13.6 Costs of Arbitration. Unless the arbitrators decide otherwise, each party will bear the expense of its own arbitration activities, including its appointed arbitrator and any outside attorney and witness fees. The parties will jointly bear the expense of the third arbitrator.
Article 14
Compliance with Law
14.1 Regulatory Authority. Liberty and Customer shall comply with the applicable Federal Securities Laws and state laws, rules and regulations having jurisdiction over the Contracts and the Services.

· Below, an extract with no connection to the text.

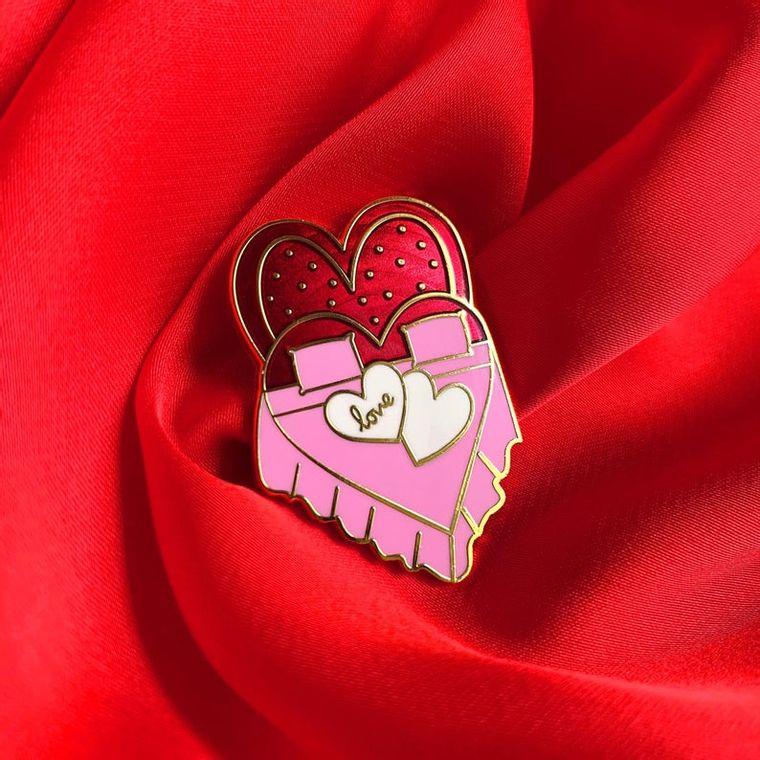 Heart shaped bed enamel pin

14.2 Other State TPA Requirements. To the extent required by applicable law, the provisions of any current state insurance laws regulating third party insurance administrators that must be incorporated into an agreement of this type are hereby incorporated by reference into this Agreement to the extent applicable, including, but not limited to, the provisions of all of the following: Alaska Stat. §§ 21.27.630 to 21.27.650; Arizona Revised Statutes §20-485 to §20-485.12; Arkansas Code Xxx. §§00-00-000 to 00-00-000; California Insurance Code §§1759 to 1759.10; Delaware Code §§311, 2304(16) and 2312 and Delaware Regulation 1406; Florida Stat. §§626.88 to 626.894; Georgia Code §§00-00-000 to 00-00-000 and Georgia Admin. Comp. Ch.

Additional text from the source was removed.